### Goal of the exercise
Copy the records below, replacing "DISPLAY" with "MONITOR" wherever it occurs and leaving everything else unchanged.

────────────────────────────────────────

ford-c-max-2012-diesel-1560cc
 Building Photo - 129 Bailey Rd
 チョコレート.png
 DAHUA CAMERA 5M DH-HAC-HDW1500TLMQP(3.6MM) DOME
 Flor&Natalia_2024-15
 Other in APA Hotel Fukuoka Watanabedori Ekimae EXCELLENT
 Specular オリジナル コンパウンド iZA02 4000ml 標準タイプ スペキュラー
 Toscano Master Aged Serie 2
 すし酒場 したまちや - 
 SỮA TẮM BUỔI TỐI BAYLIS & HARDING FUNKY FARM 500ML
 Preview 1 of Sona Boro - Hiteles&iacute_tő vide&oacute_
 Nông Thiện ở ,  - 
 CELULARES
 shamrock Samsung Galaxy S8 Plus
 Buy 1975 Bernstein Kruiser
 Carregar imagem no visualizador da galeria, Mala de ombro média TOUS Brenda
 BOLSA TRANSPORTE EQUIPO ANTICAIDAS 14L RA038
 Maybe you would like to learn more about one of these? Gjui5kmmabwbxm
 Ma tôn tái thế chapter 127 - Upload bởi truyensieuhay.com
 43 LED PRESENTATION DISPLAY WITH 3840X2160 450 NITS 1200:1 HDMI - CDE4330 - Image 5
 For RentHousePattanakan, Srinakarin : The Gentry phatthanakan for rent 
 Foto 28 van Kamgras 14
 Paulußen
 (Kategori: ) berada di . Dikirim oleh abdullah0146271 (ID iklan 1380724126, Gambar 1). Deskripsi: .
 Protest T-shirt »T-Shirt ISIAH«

────────────────────────────────────────

### Written reply
ford-c-max-2012-diesel-1560cc
 Building Photo - 129 Bailey Rd
 チョコレート.png
 DAHUA CAMERA 5M DH-HAC-HDW1500TLMQP(3.6MM) DOME
 Flor&Natalia_2024-15
 Other in APA Hotel Fukuoka Watanabedori Ekimae EXCELLENT
 Specular オリジナル コンパウンド iZA02 4000ml 標準タイプ スペキュラー
 Toscano Master Aged Serie 2
 すし酒場 したまちや - 
 SỮA TẮM BUỔI TỐI BAYLIS & HARDING FUNKY FARM 500ML
 Preview 1 of Sona Boro - Hiteles&iacute_tő vide&oacute_
 Nông Thiện ở ,  - 
 CELULARES
 shamrock Samsung Galaxy S8 Plus
 Buy 1975 Bernstein Kruiser
 Carregar imagem no visualizador da galeria, Mala de ombro média TOUS Brenda
 BOLSA TRANSPORTE EQUIPO ANTICAIDAS 14L RA038
 Maybe you would like to learn more about one of these? Gjui5kmmabwbxm
 Ma tôn tái thế chapter 127 - Upload bởi truyensieuhay.com
 43 LED PRESENTATION MONITOR WITH 3840X2160 450 NITS 1200:1 HDMI - CDE4330 - Image 5
 For RentHousePattanakan, Srinakarin : The Gentry phatthanakan for rent 
 Foto 28 van Kamgras 14
 Paulußen
 (Kategori: ) berada di . Dikirim oleh abdullah0146271 (ID iklan 1380724126, Gambar 1). Deskripsi: .
 Protest T-shirt »T-Shirt ISIAH«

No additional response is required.